Ein Raum, der den Jugendlichen vorbehalten ist, ist das Albert-Einstein-Zimmer. Einstein das Genie, das aber lebenslang keine Schuhe binden konnte und deshalb immer und überall in Hausschuhen unterwegs war. Wer könnte also besser als Vorbild für die Kinder dienen als der geniale Physiker? Manche Menschen mit Autismusspektrum haben eine außergewöhnliche Begabung, brillieren mit einem phänomenalen Gedächtnis und genialen künstlerischen Fähigkeiten, während der Alltag sie überfordert. 20 Jahre Autismuszentrum? Das sind 7.300 Tage und 175.200 Stunden weiß einer der Jugendlichen.
„Zu uns kommen die Kinder, die es besonders schwer haben.“
Yvette Schatz
Neben Alltagshilfen geht es auch darum, die Kinder für die Schule vorzubereiten. „Die Eltern sind bei uns in der Frühförderung immer mit dabei, das unterscheidet uns auch von anderen Zentren“, erläutert Yvette Schatz. Es geht vor allem auch darum, die elterlichen Ressourcen zu stärken.

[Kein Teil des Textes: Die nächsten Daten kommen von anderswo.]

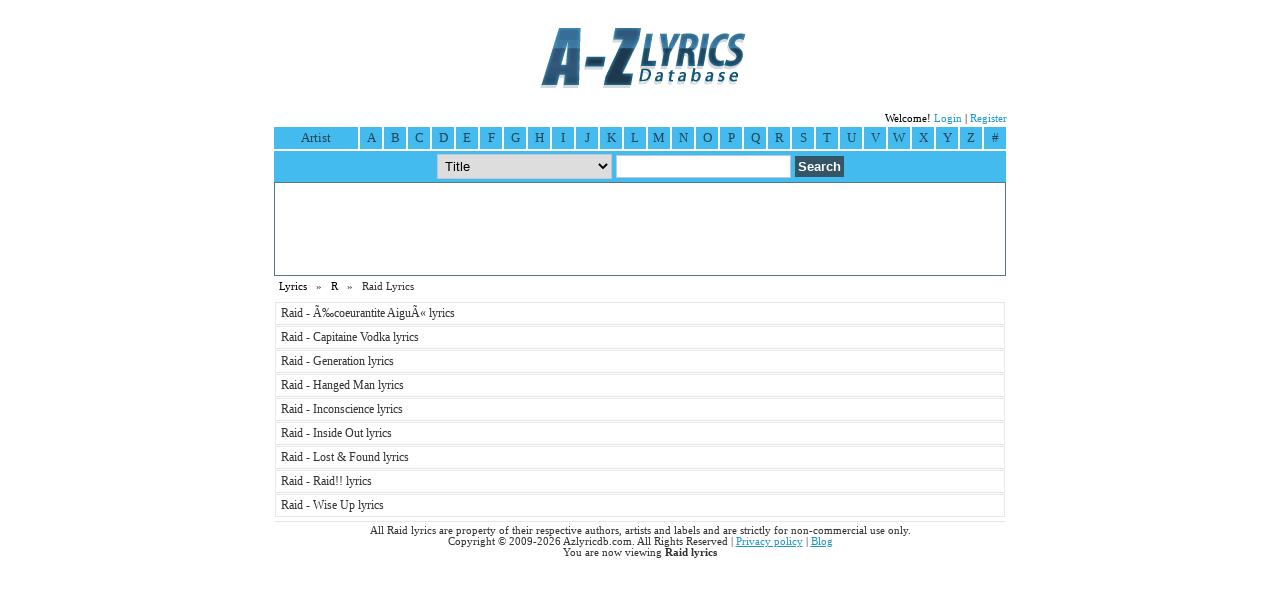

--- FILE ---
content_type: text/html; charset=utf-8
request_url: https://www.google.com/recaptcha/api2/aframe
body_size: 269
content:
<!DOCTYPE HTML><html><head><meta http-equiv="content-type" content="text/html; charset=UTF-8"></head><body><script nonce="xbykWnqFubVnC3RY6MYHxg">/** Anti-fraud and anti-abuse applications only. See google.com/recaptcha */ try{var clients={'sodar':'https://pagead2.googlesyndication.com/pagead/sodar?'};window.addEventListener("message",function(a){try{if(a.source===window.parent){var b=JSON.parse(a.data);var c=clients[b['id']];if(c){var d=document.createElement('img');d.src=c+b['params']+'&rc='+(localStorage.getItem("rc::a")?sessionStorage.getItem("rc::b"):"");window.document.body.appendChild(d);sessionStorage.setItem("rc::e",parseInt(sessionStorage.getItem("rc::e")||0)+1);localStorage.setItem("rc::h",'1768998029770');}}}catch(b){}});window.parent.postMessage("_grecaptcha_ready", "*");}catch(b){}</script></body></html>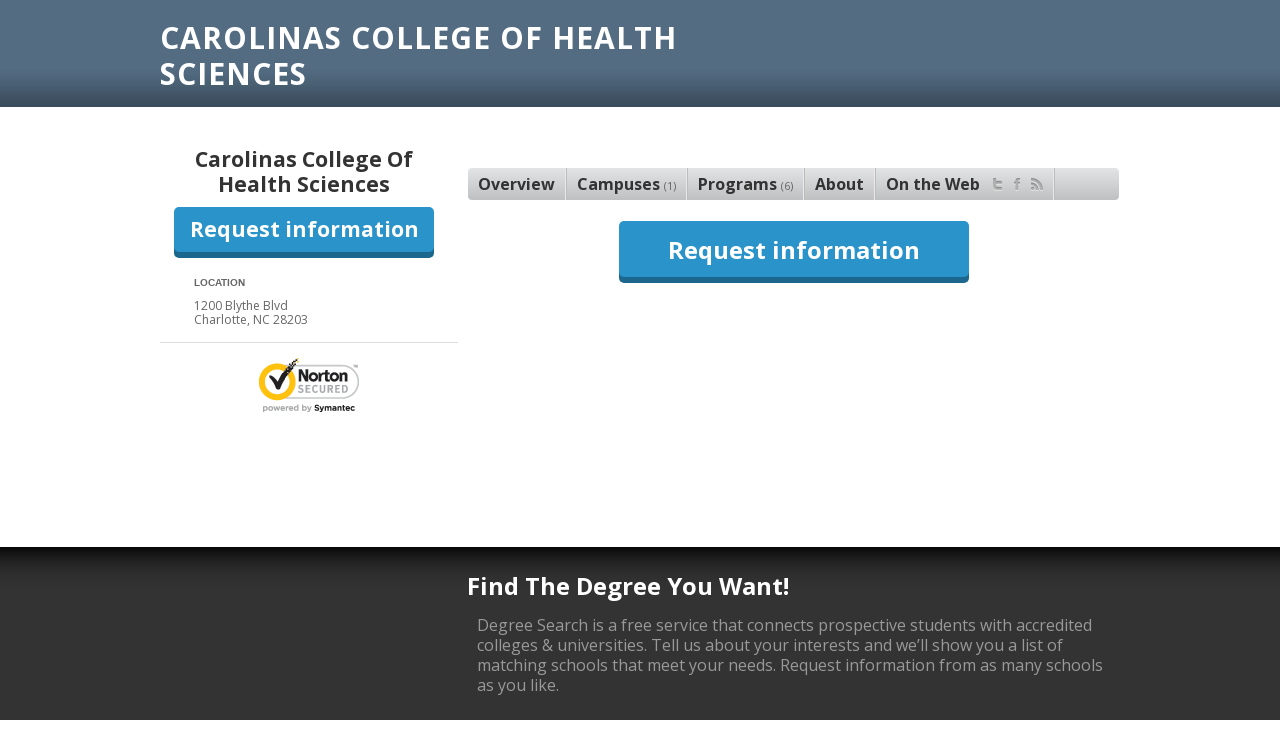

--- FILE ---
content_type: text/html;charset=UTF-8
request_url: https://info.leadid.com/info.iframe?msn=2&pid=c065182f-7003-43ee-b7c3-c85dbb6dca6e&_=472882520
body_size: 41
content:
<html><head><script type="text/javascript">
window.top.postMessage(',980737591', '*');
</script></head><body></body></html>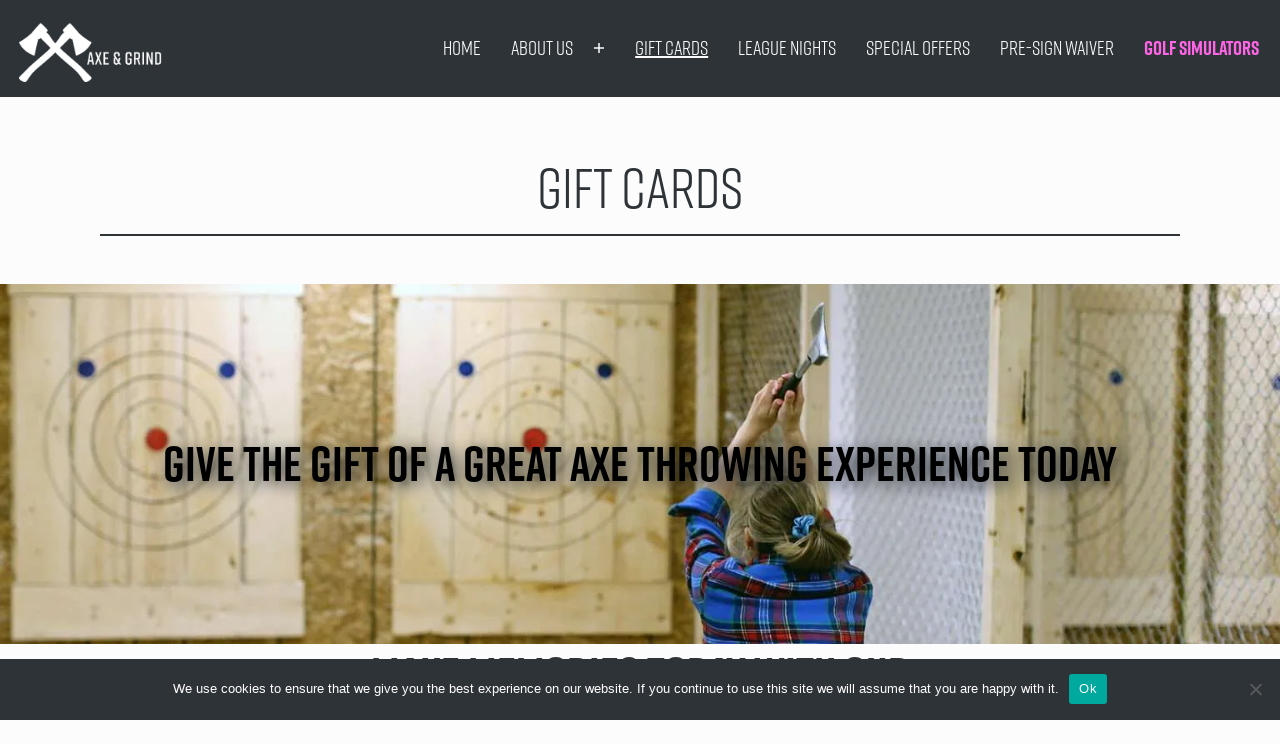

--- FILE ---
content_type: text/css
request_url: https://axeandgrind.com/wp-content/themes/axe-theme/style.css?ver=1.4.1634790672
body_size: -98
content:
/*
Theme Name: Axe
Theme URI: https://wordpress.org/themes/twentytwentyone/
Template: twentytwentyone
Author: Axe & Grind
Author URI: https://axeandgrind.com/
Description: Custom theme for the Axe & Grind business website. A child of the Twenty Twenty One theme.
Tags: one-column,accessibility-ready,custom-colors,custom-menu,custom-logo,editor-style,featured-images,footer-widgets,block-patterns,rtl-language-support,sticky-post,threaded-comments,translation-ready
Version: 1.4.1634790672
Updated: 2021-10-20 21:31:12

Was 1998 in einer kleinen Wohnung in der Nordhäuser Geschwister-Scholl-Straße begann, ist heute ein Zentrum mit vier Außenstellen in Thüringen und einer in Sachsen-Anhalt. Ein interdisziplinäres Team aus Pädagogen, Therapeuten und Psychologen arbeitet in Erfurt, Weimar, Heiligenstadt, Suhl und in Blankenburg. 50 Mitarbeiter gehören inzwischen zum Autismuszentrum „Kleine Wege“, das in Nordhausen seinen Stammsitz hat, ebenso wie die gleichnamige Akademie und ein Verlag.
Der Beitrag ist im Rahmen meiner Arbeit entstanden. Für den Text hat mich das Zentrum „Kleine Wege“ beauftragt und bezahlt.